Colin Farrell y Brendan Gleeson cumplen muy buenas actuaciones en«Escondidos en Brujas», un film que empieza con ritmo apacible y seva volviendo cada vez más violento y hasta cruel.
Colin Farrell y Brendan Gleeson cumplen muy buenas actuaciones en «Escondidos en Brujas», un film que empieza con ritmo apacible y se va volviendo cada vez más violento y hasta cruel.
«Escondidos en Brujas» (In Bruges, G. Bretaña-Bélgica, 2008, habl. en inglés). Dir.: M. McDonagh.
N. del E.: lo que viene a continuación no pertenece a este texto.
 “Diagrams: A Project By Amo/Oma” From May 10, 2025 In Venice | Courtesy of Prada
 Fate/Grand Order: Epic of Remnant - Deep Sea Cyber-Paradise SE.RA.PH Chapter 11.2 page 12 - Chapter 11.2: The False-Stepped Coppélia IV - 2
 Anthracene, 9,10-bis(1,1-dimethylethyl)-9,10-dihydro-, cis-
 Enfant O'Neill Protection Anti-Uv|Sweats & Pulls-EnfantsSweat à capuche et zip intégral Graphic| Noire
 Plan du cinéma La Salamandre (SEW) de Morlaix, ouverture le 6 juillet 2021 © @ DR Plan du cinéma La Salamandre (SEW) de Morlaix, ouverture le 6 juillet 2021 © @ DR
Int.: C. Farrell, B. Gleeson, R. Fiennes, C. Poésy, J. Prentice, T. Reuten.

Después de que un trabajo se vuelve más sangriento de lo debido, dos matones a sueldo reciben la orden de salir de Londres y refugiarse en Brujas, Bélgica, hasta que las cosas se calmen.

Tener estos dos hampones refugiados en una ciudad turística, justo antes de Navidad, no parece la idea más lógica ni verosímil, pero en todo caso esta oscura comedia policial no se rige precisamente por el realismo, sino que más bien se la podría definir -con cierto optimismo- como heredera del surrealismo del Polanski de «Cul de Sac».
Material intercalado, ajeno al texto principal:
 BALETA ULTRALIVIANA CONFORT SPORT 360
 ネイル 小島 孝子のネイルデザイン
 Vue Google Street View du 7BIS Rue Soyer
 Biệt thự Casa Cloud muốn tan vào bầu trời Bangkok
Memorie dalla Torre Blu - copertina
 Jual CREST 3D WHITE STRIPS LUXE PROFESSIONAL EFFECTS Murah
Colin Farrell y Brendan Gleeson son los gángsters enviados a esta ciudad medieval más como penitencia que como premio, o tal vez como ambas cosas a la vez, dado el nivel de desequilibrio de su descontrolado jefe mafioso Ralph Fiennes.
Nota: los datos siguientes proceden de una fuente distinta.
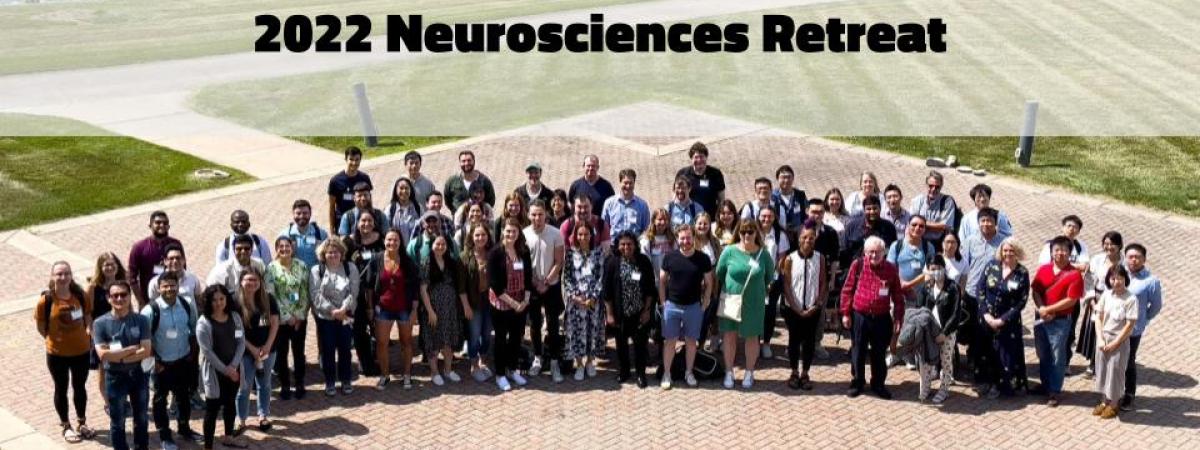 2022 Neurosciences Retreat Hero Image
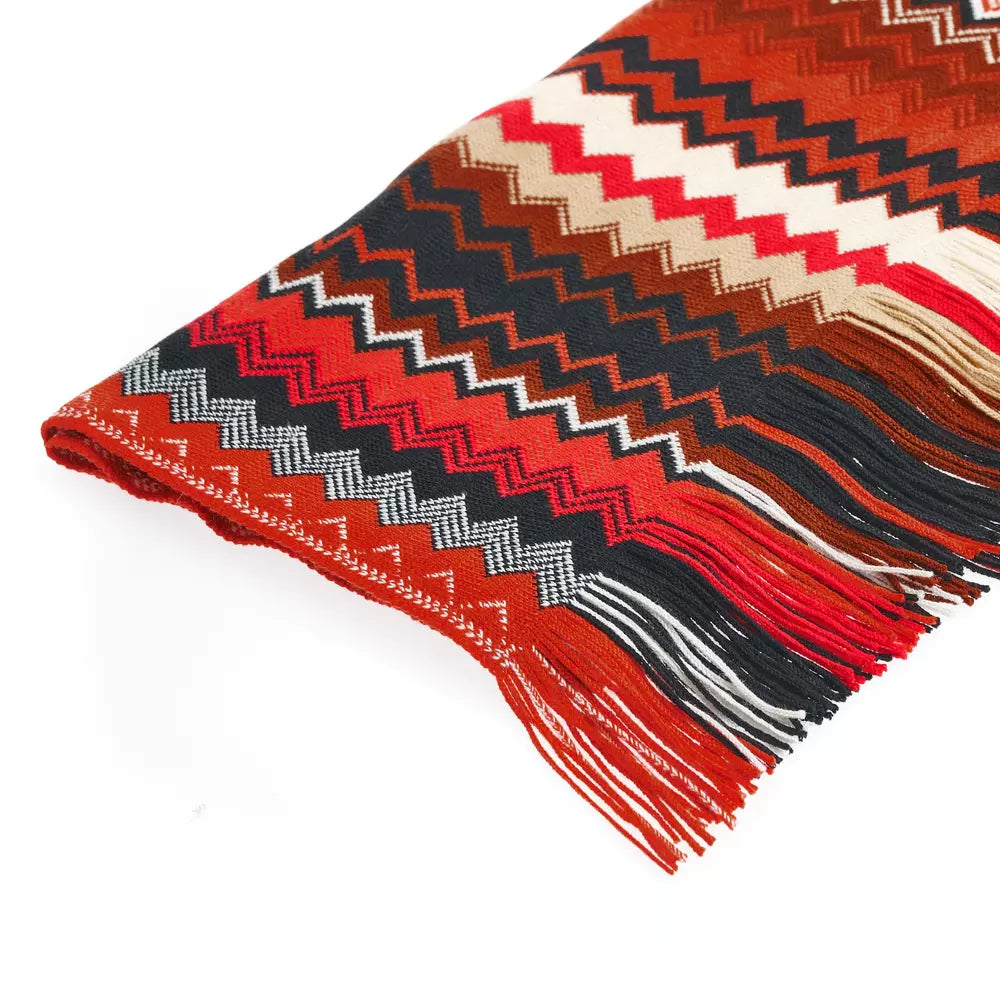 Missoni Multicolor Wool Women Scarf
El ritmo de la película, en principio, es apacible, ingenuo y hasta simpático, pero de a poco los paseos turísticos van siendo interrumpidos por explosiones violentas, primero relacionadas con los flashbacks de los hechos que alejaron a los protagonistas de Londres, y luego con situaciones cada vez más complicadas que van convirtiendo a la tranquila Brujas en un sitio jaqueado por la inseguridad. Lo rebuscado de la trama y sus cambios de ritmo se sostienen básicamente debido a las muy buenas actuaciones de Farrell y Gleeson y a lo interesante del tema de la culpa y los cargos de conciencia que corroen a estos asesinos, más allá de que por momentos se desdibuja a lo largo de las casi dos horas de duración.

Ralph Fiennes sobreactúa un poco, pero no aparece mucho. Todo está muy bien filmado, pero lo mejor son las secuencias violentas, crueles como pocas que haya dado el cine inglés en años.